ArangoDB Starter Recovery Procedure
This procedure is intended to recover a cluster (that was started with the ArangoDB Starter) when a machine of that cluster is broken without the possibility to recover it (e.g. complete HD failure). In the procedure is does not matter if a replacement machine uses the old or a new IP address.
To recover from this scenario, you must:
- Create a new (replacement) machine with ArangoDB (including Starter) installed.
- Create a file called
RECOVERY
in the directory you are going to use as data directory of the Starter (the one that is passed via the option--starter.data-dir
). This file must contain the IP address and port of the Starter that has been broken (and will be replaced with this new machine).
E.g.
echo "192.168.1.25:8528" > $DATADIR/RECOVERY
After creating the RECOVERY
file, start the Starter using all the normal command line arguments.
The Starter will now:
- Talk to the remaining Starters to find the ID of the Starter it replaces and use that ID to join the remaining Starters.
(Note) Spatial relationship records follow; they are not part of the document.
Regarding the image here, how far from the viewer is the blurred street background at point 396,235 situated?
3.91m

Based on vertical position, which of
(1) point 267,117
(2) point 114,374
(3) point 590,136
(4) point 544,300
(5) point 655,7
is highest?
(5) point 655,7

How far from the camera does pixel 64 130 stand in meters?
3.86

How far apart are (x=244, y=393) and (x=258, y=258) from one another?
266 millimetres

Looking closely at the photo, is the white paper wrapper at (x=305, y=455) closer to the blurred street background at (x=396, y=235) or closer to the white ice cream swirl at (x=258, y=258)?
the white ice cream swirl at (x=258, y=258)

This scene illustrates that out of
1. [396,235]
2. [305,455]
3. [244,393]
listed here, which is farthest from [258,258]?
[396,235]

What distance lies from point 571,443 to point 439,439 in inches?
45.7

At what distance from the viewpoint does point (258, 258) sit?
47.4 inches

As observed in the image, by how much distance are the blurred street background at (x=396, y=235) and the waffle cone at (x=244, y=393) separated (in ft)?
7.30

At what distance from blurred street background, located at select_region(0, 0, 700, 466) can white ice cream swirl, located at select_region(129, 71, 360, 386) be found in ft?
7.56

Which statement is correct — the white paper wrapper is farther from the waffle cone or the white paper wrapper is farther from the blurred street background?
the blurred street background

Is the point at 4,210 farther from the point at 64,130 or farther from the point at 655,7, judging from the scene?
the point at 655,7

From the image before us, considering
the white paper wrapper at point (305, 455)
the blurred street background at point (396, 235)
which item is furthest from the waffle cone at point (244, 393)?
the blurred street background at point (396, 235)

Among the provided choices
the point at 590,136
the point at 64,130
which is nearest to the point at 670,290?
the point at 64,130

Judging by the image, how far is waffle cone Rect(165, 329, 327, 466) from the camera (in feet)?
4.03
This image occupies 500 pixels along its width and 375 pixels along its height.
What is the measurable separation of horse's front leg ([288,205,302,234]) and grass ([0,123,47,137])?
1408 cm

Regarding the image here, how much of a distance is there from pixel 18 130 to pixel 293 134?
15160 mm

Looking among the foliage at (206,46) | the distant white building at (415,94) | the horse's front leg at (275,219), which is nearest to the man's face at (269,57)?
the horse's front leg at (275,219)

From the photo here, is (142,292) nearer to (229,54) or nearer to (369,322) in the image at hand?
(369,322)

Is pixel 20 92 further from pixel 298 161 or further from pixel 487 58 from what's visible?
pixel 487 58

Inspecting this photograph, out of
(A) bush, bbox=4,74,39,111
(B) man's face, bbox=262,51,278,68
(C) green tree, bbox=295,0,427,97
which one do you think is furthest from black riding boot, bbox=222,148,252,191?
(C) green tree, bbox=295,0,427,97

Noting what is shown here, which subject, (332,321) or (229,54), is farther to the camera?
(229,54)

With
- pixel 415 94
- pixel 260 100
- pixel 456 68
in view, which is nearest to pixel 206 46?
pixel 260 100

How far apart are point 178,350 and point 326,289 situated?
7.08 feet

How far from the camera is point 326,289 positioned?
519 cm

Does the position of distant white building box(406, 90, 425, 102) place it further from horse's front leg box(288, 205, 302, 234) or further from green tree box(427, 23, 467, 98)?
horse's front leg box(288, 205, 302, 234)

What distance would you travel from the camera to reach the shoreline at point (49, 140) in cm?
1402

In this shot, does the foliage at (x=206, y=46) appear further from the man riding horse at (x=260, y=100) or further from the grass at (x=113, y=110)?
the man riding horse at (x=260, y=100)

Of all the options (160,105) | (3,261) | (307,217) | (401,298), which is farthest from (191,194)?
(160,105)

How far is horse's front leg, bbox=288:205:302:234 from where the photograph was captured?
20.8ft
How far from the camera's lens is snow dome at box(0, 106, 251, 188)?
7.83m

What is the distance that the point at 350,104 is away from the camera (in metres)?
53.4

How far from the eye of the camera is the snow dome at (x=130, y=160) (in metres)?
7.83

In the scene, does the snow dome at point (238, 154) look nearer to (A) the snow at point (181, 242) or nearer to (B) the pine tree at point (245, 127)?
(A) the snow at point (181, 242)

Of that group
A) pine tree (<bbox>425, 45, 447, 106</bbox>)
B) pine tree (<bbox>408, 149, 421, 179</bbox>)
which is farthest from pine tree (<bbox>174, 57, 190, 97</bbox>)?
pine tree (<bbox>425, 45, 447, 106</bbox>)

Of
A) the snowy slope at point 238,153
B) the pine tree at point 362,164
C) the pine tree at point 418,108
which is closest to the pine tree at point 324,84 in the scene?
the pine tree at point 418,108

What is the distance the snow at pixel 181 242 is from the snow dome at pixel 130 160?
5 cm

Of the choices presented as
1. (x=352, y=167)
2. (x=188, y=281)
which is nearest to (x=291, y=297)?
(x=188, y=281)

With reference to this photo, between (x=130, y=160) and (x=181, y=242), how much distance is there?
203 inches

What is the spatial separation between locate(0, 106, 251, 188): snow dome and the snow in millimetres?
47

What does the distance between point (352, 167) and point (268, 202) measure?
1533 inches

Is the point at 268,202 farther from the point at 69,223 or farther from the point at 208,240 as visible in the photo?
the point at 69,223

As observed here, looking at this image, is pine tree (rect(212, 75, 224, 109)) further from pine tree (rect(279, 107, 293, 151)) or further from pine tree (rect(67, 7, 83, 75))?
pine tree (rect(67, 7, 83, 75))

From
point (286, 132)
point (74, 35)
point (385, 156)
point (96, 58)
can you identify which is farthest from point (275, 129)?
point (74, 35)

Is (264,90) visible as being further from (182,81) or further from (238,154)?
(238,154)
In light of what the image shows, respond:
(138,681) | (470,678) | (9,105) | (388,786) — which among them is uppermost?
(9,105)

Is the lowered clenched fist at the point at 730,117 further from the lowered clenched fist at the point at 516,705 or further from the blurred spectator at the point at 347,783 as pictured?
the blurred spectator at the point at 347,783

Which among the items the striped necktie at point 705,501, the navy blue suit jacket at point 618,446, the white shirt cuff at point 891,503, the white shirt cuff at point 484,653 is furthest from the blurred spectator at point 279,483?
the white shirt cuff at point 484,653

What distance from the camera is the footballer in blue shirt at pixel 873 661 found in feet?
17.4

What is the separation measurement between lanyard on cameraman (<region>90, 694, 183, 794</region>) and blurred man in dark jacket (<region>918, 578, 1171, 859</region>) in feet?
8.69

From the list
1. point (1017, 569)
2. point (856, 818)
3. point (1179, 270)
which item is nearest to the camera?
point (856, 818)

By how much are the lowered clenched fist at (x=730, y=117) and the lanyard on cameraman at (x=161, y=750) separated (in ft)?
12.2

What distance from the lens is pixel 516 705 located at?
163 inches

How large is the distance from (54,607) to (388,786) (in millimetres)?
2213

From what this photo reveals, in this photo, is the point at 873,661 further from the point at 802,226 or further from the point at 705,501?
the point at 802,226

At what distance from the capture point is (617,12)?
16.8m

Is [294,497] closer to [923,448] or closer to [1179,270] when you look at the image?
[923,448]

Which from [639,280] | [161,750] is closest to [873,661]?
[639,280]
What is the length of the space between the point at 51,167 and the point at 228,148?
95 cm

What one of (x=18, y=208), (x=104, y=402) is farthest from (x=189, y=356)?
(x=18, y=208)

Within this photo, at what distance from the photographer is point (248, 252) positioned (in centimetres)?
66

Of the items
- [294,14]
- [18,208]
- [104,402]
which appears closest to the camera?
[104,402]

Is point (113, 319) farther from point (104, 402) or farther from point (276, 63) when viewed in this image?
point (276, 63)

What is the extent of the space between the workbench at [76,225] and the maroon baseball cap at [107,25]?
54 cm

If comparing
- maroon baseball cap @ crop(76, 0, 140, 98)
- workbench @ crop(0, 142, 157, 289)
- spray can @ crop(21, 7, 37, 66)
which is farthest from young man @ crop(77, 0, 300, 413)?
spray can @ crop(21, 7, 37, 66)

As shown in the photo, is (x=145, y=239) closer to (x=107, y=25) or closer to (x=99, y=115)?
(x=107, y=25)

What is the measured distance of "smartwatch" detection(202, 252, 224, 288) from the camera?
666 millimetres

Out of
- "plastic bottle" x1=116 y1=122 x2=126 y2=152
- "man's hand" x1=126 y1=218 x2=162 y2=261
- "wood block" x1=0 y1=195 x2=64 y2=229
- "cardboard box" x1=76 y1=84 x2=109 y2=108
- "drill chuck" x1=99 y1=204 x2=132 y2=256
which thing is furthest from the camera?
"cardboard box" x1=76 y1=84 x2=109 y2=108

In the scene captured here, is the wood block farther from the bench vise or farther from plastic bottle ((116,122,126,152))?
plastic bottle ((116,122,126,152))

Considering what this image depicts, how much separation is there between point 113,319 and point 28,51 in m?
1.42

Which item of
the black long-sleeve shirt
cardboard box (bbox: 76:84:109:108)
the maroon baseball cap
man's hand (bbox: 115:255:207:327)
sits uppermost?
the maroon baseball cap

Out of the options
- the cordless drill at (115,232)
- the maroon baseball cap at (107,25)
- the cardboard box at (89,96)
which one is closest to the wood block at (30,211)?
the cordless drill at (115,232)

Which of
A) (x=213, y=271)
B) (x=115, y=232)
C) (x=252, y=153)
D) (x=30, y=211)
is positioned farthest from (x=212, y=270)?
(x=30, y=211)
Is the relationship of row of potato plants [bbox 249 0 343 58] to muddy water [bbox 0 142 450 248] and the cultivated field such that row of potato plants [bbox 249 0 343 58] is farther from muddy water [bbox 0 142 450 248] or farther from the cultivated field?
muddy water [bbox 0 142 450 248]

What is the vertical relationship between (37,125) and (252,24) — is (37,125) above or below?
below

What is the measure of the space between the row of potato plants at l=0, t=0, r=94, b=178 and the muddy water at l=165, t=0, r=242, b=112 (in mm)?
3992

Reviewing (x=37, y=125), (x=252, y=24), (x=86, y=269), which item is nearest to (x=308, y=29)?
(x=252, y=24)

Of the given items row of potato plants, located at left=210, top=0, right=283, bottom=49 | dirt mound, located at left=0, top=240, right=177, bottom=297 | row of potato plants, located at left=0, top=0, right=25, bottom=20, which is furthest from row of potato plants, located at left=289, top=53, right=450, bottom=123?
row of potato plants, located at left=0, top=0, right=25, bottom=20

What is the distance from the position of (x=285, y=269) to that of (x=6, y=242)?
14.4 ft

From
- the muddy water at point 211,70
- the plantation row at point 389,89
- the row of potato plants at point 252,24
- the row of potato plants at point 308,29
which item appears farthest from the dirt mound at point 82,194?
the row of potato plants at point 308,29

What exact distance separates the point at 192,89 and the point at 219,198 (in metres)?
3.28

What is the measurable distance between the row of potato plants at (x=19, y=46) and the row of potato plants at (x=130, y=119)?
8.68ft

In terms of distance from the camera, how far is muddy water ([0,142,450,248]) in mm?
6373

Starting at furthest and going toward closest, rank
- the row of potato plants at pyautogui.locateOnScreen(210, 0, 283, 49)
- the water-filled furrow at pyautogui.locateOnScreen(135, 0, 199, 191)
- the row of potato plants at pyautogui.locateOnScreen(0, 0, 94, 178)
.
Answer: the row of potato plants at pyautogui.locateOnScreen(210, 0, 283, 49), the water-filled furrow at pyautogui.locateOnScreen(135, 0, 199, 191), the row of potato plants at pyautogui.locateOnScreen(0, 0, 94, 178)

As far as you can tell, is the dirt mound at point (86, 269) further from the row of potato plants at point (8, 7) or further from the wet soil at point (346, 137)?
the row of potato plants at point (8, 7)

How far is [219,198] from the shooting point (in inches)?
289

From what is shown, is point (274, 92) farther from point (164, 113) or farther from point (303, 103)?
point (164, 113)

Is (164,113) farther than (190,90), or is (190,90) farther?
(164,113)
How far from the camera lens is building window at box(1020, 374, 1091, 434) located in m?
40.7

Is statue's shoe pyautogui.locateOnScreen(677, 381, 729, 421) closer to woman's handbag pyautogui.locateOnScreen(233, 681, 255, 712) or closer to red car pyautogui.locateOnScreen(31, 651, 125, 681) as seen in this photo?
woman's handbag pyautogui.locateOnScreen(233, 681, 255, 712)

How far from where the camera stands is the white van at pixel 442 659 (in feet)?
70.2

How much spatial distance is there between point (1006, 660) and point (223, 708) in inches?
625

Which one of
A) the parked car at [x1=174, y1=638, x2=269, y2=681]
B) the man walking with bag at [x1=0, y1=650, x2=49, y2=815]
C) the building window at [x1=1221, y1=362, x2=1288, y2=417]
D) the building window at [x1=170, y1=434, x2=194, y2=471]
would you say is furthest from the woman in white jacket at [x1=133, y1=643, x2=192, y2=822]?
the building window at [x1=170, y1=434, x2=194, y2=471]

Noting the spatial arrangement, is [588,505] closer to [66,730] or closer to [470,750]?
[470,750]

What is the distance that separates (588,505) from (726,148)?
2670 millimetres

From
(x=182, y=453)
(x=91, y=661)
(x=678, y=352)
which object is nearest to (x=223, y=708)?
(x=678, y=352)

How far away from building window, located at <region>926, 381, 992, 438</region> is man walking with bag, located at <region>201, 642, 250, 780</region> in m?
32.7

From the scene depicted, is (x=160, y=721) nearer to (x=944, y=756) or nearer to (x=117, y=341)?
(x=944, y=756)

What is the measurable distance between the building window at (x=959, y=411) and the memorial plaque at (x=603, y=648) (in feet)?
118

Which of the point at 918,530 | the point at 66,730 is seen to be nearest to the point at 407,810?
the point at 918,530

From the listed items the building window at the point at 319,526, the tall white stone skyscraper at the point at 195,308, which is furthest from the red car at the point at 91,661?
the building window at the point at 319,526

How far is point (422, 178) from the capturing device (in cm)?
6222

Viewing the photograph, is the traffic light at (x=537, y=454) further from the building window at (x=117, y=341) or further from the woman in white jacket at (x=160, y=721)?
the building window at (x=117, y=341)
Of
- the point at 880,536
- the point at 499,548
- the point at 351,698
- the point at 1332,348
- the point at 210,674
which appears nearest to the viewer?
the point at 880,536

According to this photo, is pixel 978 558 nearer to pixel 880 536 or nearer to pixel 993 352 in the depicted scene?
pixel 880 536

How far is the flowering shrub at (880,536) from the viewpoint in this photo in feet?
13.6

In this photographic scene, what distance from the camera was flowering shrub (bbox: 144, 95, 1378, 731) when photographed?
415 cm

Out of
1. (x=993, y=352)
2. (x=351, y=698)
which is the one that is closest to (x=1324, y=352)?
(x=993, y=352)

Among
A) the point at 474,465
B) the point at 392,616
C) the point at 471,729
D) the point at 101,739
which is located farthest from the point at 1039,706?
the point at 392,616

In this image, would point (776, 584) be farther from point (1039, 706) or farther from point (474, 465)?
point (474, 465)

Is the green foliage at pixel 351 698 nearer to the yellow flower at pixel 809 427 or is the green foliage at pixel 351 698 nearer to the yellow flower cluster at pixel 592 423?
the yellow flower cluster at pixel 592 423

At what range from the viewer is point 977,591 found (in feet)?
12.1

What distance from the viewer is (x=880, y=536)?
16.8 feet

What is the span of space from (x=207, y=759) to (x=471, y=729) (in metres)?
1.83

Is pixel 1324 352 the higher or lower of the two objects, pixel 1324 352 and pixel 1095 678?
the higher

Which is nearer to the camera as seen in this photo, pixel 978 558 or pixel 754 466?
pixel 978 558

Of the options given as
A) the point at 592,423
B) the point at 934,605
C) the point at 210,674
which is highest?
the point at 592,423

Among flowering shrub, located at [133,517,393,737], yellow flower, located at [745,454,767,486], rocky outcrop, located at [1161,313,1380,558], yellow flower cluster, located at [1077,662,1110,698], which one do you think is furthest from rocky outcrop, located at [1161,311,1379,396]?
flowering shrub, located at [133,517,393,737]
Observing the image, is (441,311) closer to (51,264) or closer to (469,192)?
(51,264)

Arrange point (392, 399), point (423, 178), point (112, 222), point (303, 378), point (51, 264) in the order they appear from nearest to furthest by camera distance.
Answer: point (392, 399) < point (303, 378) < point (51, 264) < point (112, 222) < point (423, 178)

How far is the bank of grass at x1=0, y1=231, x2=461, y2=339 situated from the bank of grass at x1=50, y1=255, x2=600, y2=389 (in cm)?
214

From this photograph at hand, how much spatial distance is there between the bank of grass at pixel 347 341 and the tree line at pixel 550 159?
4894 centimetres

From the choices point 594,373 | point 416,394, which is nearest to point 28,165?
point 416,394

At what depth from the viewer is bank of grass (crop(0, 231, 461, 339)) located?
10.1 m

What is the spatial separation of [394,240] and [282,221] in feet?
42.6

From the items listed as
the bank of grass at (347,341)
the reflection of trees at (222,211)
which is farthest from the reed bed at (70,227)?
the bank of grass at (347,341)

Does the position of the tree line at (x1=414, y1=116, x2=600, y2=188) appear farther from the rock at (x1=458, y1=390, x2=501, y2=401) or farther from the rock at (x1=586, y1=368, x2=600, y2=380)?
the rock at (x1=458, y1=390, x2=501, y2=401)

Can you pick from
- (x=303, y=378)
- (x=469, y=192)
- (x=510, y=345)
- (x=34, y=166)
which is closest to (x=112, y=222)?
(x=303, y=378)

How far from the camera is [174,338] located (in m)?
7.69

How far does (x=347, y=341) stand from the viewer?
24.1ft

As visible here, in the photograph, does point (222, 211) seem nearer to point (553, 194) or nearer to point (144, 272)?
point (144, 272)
- Talk to the remaining Agents to find the ID of the Agent it replaces and adjust the command-line arguments of the Agent (it will start) to use that ID. This is skipped if the Starter was not running an Agent.
- Remove the
RECOVERY
file from the data directory.
The cluster will now recover automatically. It will however have one more Coordinators and DB-Servers than expected. Exactly one Coordinator and one DB-Server will be listed “red” in the web UI of the database. They will have to be removed manually using the ArangoDB Web UI.